The commercial structure is an embedded substrate license to the device manufacturer, with sub-licensing to hospital operators as part of the platform subscription. Pricing is per-platform or per-credentialed-authority rather than per-procedure, which aligns with how manufacturers price platforms today and avoids per-use economics that would create perverse incentives at the actuation boundary. The manufacturer's connector library, motion-control IP, and clinical-application portfolio remain the differentiated layer; the primitive operates beneath them as substrate, providing the architectural property the regulatory regime requires without disturbing the differentiated stack above it.

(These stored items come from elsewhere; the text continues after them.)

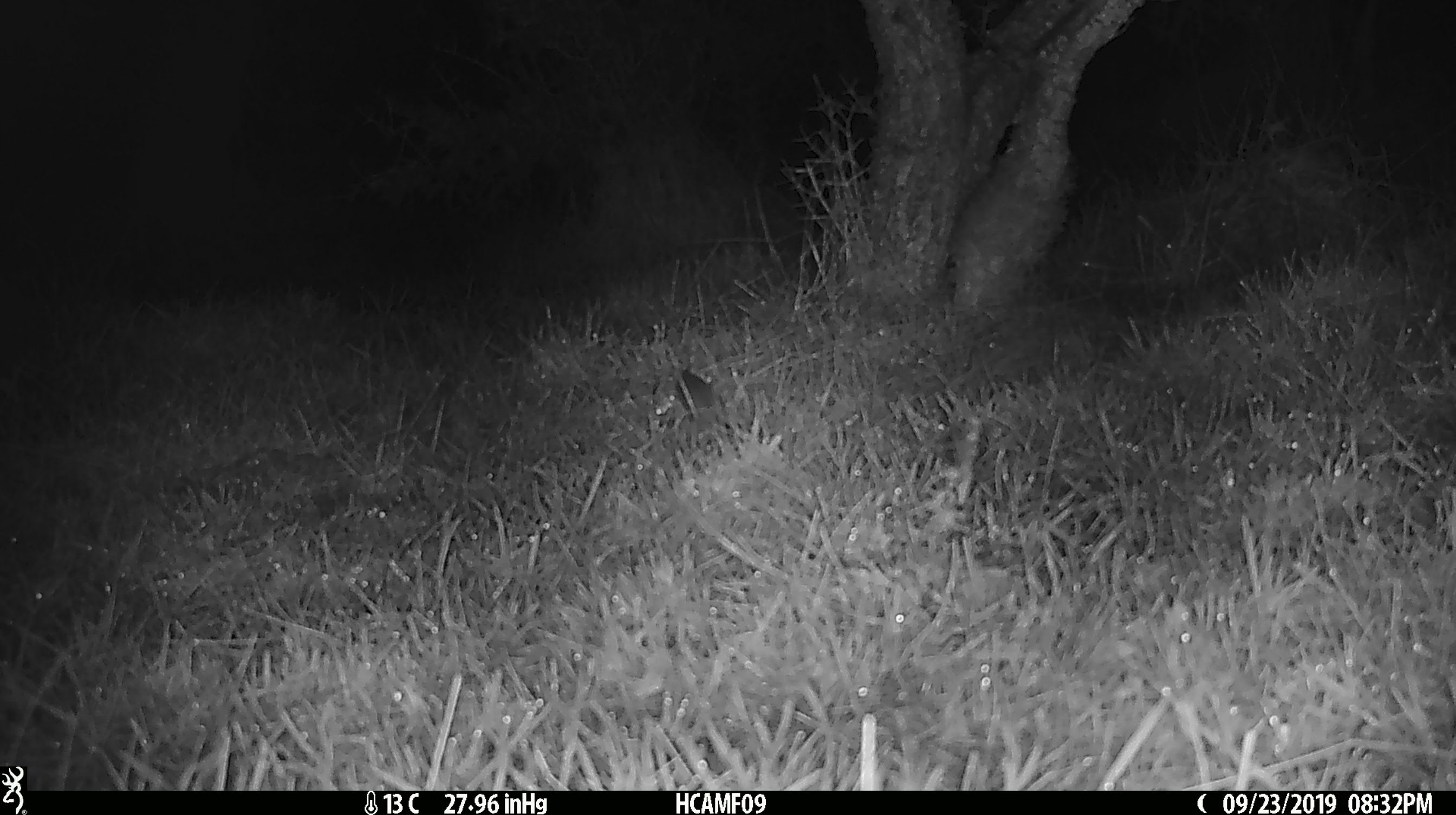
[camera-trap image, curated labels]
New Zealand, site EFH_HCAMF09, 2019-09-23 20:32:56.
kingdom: Animalia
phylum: Chordata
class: Mammalia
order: Rodentia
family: Muridae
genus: Mus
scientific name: Mus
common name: mouse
Mouse (Mus).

The forward posture is decisive. Manufacturers that adopt the primitive obtain a structural answer to AI Act Articles 9–15, FDA Predetermined Change Control Plan obligations, and Directive (EU) 2024/2853 product-liability exposure — and they obtain it as a property of their device rather than as a clause in their service agreement. Hospital operators obtain devices that refuse operations outside their validated envelope and record the refusals for risk management. Surgical teams obtain a collaboration partner whose capability boundary is legible in real time. Regulators obtain the architectural floor on which the next generation of surgical autonomy can be safely authorized. Capability awareness is the primitive that makes the trajectory toward greater surgical autonomy compatible with the patient-safety discipline that the entire regulatory regime exists to enforce.